Task statement:
Reproduce the material below with "calm water surface" renamed to "still water surface" throughout, keeping everything else unchanged, and omit the pictures.

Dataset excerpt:
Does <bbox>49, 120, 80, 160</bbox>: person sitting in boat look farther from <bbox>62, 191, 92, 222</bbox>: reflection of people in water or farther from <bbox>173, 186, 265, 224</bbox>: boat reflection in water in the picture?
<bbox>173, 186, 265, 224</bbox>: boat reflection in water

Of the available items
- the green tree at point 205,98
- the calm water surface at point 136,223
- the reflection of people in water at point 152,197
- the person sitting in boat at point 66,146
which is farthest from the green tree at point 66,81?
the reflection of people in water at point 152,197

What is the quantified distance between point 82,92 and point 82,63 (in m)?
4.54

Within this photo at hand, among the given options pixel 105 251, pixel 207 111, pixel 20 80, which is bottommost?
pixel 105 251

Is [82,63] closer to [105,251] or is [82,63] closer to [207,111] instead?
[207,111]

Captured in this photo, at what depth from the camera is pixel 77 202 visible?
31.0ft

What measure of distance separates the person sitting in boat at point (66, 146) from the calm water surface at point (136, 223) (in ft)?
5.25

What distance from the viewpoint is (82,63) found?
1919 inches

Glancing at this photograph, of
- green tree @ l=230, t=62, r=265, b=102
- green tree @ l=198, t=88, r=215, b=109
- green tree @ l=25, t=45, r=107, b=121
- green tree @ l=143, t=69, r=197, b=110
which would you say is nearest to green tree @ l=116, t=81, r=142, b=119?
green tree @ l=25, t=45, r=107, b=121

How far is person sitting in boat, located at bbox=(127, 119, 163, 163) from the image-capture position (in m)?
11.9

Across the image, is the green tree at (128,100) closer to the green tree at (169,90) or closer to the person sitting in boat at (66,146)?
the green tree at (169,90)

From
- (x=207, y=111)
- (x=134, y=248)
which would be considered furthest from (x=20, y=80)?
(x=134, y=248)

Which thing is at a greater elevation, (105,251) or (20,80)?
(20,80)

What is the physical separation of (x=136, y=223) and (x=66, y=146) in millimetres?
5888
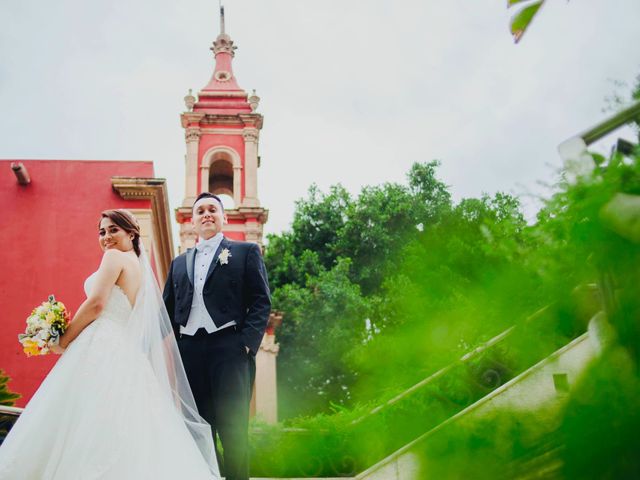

Finished task:
Does <bbox>49, 120, 80, 160</bbox>: person sitting in boat look farther from <bbox>62, 191, 92, 222</bbox>: reflection of people in water or farther from <bbox>173, 186, 265, 224</bbox>: boat reflection in water in the picture?
<bbox>173, 186, 265, 224</bbox>: boat reflection in water

Of the available items
- the green tree at point 205,98
- the still water surface at point 136,223
- the reflection of people in water at point 152,197
- the person sitting in boat at point 66,146
which is farthest from the green tree at point 66,81?
the reflection of people in water at point 152,197

What is the quantified distance between point 82,92 and point 82,63 (in m)?
4.54

Within this photo at hand, among the given options pixel 105 251, pixel 207 111, pixel 20 80, which is bottommost?
pixel 105 251

Is [82,63] closer to [105,251] or is [82,63] closer to [207,111] instead?
[207,111]

Captured in this photo, at what depth from the camera is pixel 77 202 visible?
31.0ft

What measure of distance separates the person sitting in boat at point (66, 146) from the still water surface at point (136, 223) (in ft)?
5.25

What distance from the viewpoint is (82,63) found?
1919 inches

Glancing at this photograph, of
- green tree @ l=230, t=62, r=265, b=102
- green tree @ l=198, t=88, r=215, b=109
- green tree @ l=25, t=45, r=107, b=121
- green tree @ l=143, t=69, r=197, b=110
which would you say is nearest to green tree @ l=116, t=81, r=142, b=119?
green tree @ l=25, t=45, r=107, b=121

How far is person sitting in boat, located at bbox=(127, 119, 163, 163) from the image-capture position (in m)?
11.9

Across the image, is the green tree at (128,100) closer to the green tree at (169,90) or closer to the person sitting in boat at (66,146)?
the green tree at (169,90)

From
- (x=207, y=111)
- (x=134, y=248)
which would be considered furthest from (x=20, y=80)?
(x=134, y=248)

Which thing is at a greater elevation, (105,251) or (20,80)?
(20,80)

What is the physical separation of (x=136, y=223) and (x=66, y=146) in millimetres?
5888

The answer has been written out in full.